Shropshire Star

Bid to slash Transport Secretary’s pay after East Coast Main Line debacle fails

The motion to cut Chris Grayling’s pay was defeated, with Tory MPs branding the move ‘vindictive’.

Published
Transport Secretary Chris Grayling makes a statement to MPs as rail services on the East Coast Main Line are to be brought back under public control (PA)

Labour’s attempt to force the Government to slash the pay of Transport Secretary Chris Grayling has failed after being voted down by MPs.

The motion to cut Mr Grayling’s pay by £2,400 — the cost of a season ticket to London from his Epsom and Ewell constituency — was tabled after Labour deemed that his handling of the East Coast Main Line franchise agreement had “fallen desperately short” of a minister.
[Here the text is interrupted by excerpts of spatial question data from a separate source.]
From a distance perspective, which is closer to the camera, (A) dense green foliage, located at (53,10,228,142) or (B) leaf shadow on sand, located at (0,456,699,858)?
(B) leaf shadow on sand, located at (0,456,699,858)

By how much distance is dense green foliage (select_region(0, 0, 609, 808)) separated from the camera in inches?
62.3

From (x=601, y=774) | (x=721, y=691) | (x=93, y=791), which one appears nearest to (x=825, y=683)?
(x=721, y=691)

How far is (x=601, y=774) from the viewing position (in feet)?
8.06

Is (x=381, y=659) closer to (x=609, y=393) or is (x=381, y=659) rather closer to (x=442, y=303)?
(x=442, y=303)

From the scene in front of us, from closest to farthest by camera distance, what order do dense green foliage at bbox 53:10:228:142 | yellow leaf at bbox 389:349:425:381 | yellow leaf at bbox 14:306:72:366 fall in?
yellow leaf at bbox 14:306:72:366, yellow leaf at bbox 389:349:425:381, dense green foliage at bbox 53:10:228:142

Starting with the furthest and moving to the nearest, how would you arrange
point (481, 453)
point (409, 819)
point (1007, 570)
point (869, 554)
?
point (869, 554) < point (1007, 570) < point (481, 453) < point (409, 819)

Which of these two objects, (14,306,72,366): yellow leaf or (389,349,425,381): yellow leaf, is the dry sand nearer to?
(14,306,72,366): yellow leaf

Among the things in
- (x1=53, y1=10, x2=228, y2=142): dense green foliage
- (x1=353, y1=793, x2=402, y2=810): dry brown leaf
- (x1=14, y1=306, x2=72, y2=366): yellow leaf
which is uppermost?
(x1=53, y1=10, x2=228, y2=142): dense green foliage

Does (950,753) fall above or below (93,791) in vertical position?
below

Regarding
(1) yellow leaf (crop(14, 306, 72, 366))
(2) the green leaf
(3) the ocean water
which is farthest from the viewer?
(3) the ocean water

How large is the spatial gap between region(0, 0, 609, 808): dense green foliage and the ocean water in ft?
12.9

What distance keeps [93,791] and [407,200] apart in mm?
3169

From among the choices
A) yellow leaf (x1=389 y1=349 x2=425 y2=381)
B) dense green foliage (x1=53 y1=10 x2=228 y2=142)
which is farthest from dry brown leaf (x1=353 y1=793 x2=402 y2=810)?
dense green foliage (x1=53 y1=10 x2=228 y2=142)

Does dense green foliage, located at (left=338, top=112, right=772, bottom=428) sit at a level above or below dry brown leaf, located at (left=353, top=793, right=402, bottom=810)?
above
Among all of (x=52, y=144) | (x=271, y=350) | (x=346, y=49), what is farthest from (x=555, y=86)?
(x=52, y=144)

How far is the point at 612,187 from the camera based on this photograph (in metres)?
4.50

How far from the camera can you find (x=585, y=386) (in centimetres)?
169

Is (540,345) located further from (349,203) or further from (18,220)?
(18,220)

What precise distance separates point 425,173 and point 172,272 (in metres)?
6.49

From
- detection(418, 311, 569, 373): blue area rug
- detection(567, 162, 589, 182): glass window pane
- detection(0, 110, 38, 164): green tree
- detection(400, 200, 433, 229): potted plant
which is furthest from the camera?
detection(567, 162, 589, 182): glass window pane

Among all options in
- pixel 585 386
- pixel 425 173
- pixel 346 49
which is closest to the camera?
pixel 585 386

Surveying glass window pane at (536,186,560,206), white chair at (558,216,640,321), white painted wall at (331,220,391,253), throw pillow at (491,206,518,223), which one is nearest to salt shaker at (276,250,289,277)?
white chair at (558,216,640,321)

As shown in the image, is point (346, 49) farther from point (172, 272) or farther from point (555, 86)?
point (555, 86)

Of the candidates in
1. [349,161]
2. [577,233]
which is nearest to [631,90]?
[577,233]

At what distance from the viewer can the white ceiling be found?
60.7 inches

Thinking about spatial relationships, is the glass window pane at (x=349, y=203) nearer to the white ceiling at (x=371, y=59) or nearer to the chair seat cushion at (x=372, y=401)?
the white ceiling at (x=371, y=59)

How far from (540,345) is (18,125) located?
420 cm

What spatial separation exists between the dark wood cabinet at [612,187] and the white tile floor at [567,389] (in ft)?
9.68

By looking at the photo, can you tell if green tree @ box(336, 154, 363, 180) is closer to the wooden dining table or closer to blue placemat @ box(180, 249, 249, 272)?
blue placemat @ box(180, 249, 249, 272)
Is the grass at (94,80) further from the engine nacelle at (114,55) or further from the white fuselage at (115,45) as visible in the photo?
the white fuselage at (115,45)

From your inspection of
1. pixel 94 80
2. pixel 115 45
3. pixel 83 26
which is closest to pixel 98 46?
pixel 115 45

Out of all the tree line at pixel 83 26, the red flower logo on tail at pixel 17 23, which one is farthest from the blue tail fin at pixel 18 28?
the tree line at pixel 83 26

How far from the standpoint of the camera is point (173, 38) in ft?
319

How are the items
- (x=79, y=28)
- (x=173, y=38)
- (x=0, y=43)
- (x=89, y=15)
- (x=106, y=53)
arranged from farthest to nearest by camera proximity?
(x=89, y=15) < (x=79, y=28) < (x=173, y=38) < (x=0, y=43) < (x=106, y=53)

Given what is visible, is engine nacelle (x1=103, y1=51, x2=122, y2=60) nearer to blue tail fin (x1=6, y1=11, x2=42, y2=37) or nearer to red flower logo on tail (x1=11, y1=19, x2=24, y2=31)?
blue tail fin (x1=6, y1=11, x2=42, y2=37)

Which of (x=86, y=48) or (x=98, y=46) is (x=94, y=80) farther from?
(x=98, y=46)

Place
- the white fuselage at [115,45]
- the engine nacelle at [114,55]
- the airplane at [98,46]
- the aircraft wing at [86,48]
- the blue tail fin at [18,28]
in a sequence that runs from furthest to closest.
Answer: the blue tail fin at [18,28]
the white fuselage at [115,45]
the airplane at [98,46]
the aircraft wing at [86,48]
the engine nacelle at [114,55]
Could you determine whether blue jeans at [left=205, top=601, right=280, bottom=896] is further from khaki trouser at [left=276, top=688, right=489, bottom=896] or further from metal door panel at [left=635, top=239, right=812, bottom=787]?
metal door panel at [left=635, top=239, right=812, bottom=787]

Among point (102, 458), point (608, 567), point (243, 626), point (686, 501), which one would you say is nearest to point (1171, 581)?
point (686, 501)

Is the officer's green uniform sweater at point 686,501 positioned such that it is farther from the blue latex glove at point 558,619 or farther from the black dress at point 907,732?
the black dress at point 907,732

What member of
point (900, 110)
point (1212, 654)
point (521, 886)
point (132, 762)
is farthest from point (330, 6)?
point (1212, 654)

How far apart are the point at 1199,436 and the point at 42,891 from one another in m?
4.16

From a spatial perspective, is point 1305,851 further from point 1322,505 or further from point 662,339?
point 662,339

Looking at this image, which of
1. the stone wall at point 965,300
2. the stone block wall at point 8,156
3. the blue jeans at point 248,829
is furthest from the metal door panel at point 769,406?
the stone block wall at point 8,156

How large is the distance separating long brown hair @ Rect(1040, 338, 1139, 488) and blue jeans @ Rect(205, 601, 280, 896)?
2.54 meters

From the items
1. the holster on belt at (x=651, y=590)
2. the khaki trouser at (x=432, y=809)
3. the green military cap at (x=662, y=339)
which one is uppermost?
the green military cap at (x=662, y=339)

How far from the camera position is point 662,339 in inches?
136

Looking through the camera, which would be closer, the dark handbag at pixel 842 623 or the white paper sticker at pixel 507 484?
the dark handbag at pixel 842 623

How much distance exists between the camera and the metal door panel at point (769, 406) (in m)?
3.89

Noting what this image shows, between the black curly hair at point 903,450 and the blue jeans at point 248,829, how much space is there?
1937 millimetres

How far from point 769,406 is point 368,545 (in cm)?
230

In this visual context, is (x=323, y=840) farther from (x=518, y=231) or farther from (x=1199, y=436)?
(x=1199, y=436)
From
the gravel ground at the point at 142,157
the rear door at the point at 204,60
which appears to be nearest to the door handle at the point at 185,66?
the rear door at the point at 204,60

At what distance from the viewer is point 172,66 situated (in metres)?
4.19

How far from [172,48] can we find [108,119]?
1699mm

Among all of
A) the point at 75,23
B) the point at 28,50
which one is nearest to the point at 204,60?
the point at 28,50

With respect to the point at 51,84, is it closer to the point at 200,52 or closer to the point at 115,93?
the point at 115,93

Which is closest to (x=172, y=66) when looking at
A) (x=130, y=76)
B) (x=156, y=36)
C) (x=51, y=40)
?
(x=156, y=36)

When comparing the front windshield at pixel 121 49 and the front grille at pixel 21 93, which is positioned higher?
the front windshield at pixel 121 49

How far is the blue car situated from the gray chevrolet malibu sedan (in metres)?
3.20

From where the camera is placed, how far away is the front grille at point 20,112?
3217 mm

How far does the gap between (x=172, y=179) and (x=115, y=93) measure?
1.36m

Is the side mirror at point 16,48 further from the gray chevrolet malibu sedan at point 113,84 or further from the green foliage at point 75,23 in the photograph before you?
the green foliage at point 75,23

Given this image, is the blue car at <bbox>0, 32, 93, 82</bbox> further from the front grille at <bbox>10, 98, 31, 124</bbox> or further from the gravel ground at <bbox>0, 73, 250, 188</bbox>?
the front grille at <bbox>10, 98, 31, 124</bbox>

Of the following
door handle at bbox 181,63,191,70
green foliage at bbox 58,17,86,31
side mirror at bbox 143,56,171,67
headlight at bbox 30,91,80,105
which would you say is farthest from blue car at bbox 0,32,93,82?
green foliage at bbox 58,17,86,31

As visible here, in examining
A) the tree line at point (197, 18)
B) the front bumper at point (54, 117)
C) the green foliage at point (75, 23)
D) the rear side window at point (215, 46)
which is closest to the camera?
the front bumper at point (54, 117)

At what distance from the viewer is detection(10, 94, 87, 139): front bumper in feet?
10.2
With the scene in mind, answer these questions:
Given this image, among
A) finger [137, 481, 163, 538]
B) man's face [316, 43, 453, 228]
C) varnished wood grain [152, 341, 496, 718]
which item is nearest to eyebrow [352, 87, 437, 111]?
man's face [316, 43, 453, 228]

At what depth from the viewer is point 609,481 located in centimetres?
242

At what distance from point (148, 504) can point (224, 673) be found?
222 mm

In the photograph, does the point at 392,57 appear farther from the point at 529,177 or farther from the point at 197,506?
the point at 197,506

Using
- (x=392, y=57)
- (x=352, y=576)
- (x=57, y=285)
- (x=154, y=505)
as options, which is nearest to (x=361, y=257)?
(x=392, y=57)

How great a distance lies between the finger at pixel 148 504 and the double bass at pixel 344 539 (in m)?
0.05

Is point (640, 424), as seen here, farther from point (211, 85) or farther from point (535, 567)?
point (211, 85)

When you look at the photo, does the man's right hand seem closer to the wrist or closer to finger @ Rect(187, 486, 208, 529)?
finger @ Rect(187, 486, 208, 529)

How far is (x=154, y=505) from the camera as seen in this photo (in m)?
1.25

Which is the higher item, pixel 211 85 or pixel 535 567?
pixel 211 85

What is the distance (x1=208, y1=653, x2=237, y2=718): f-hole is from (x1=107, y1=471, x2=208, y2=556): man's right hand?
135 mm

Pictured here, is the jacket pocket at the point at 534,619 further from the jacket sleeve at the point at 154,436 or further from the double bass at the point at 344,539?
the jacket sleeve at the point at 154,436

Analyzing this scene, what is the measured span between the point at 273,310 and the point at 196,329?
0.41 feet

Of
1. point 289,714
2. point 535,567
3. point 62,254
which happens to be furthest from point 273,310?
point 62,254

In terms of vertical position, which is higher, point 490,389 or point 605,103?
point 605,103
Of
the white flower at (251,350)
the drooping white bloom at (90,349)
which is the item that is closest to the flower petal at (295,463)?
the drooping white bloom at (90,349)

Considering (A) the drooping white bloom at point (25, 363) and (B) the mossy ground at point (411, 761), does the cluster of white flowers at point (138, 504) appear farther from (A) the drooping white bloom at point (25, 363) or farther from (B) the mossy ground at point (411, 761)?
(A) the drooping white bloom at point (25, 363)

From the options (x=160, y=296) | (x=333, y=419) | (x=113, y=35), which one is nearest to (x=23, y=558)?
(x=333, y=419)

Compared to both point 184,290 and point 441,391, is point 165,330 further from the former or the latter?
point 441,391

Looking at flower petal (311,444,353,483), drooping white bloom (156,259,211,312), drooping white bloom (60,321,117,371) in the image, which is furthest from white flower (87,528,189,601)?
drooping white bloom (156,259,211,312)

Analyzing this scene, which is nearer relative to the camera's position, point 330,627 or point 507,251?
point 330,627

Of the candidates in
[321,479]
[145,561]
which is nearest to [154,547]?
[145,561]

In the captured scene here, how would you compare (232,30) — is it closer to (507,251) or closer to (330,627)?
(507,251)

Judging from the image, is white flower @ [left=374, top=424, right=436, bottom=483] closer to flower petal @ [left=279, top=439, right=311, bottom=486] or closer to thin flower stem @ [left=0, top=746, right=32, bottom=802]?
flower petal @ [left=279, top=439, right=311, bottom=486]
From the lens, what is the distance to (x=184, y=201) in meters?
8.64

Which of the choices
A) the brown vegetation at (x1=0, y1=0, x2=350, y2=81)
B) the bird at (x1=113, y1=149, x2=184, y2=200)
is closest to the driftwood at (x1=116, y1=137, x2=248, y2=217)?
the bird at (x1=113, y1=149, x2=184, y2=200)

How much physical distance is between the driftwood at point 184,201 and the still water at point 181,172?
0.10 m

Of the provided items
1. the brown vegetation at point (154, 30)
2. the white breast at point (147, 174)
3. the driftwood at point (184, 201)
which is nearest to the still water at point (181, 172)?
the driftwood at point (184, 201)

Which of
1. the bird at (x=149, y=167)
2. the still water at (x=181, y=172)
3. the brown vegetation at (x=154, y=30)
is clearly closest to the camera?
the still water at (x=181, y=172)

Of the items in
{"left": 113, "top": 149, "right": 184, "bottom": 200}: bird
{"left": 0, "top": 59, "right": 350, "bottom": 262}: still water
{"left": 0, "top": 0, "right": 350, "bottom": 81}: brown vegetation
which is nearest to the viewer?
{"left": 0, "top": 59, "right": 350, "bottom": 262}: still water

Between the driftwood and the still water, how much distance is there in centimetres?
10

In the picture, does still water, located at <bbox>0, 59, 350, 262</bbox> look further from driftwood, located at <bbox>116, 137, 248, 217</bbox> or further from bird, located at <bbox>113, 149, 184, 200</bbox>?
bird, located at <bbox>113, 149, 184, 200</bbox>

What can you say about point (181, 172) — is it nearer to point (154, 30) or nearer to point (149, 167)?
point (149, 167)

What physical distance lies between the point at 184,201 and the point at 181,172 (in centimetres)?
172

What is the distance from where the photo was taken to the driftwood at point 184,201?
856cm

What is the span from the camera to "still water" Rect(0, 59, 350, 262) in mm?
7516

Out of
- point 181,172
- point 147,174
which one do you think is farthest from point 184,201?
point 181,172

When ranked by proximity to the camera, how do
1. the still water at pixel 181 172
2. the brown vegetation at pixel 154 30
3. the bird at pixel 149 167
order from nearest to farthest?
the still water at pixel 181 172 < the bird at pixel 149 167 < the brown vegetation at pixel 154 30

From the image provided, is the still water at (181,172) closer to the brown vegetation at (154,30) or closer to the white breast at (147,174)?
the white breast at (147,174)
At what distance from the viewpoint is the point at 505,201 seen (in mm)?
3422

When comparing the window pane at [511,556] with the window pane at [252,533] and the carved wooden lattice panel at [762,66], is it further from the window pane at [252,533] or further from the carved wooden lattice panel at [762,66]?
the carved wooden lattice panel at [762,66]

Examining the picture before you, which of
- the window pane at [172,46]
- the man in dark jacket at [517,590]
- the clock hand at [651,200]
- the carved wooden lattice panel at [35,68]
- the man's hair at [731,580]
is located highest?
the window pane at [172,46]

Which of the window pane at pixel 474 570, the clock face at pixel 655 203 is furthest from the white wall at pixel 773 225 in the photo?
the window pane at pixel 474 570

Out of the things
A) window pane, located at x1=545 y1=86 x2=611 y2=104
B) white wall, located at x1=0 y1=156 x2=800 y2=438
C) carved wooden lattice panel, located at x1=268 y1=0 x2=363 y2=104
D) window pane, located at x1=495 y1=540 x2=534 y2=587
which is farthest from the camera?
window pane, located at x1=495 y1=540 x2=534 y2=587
In a scathing attack, shadow transport secretary Andy McDonald accused the Transport Secretary of being “asleep at the wheel” and said he was “incapable of being direct with Members of Parliament and the public alike”.

He said: “Stagecoach knew they wouldn’t meet their revenue targets weeks after taking over the East Coast in March 2015; the company was in constant dialogue with the department about it.

“The Secretary of State has been in post since July 2016 and must have known about this for that period of time. Why did he do nothing? Hasn’t this Transport Secretary been asleep at the wheel?”

He added: “The strategic vision embodies a Secretary of State’s approach to his ministerial brief and to announcements in this House, smoke, mirrors, ambiguities, jargon, technicalities, empty aspirations and discourtesy.

“Like his time at justice, this Secretary of State must hope that he be moved on before his wrecking ball approach to decisions at the DfT reveal their true horrors.

“This Secretary of State seems to be incapable of being direct with Members of Parliament and the public alike.

“Given his track record, is it any wonder that no-one takes the East Coast partnership seriously? Where on earth did he come up with it? In the back of a taxi on the way to Parliament to deliver his statement?”

Virgin trains
Virgin Trains is the third private operator to fail to complete the full length of a contract to run services on the East Coast route (Martin Keene/PA)

VTEC is the third private operator to fail to complete the full length of a contract to run services on the East Coast route.

GNER was stripped of the route in 2007 after its parent company suffered financial difficulties, while National Express withdrew in 2009.

Services were run by the DfT for six years until VTEC took over in 2015.

Mr Grayling dismissed Labour’s motion, turning to Tory backbenchers to say it was “a lot of incoherence”.

He added: “I have been struck by how little Labour understands how the process for a situation like this has to be managed and indeed how little they appear to understand the financial structure of franchising or rail laws or the fact that Government has to operate within the legalities of the contracts and the laws that exist.”

Tory Simon Hoare (North Dorset) also spoke against the motion, telling MPs it was “vindictive”.

He said: “If there is any ideology that underpins this debate, it is the vindictiveness of some pettifogging deduction of a ministerial salary.”

The motion to slash Mr Grayling’s pay was voted down by 304 votes to 271 on Wednesday afternoon.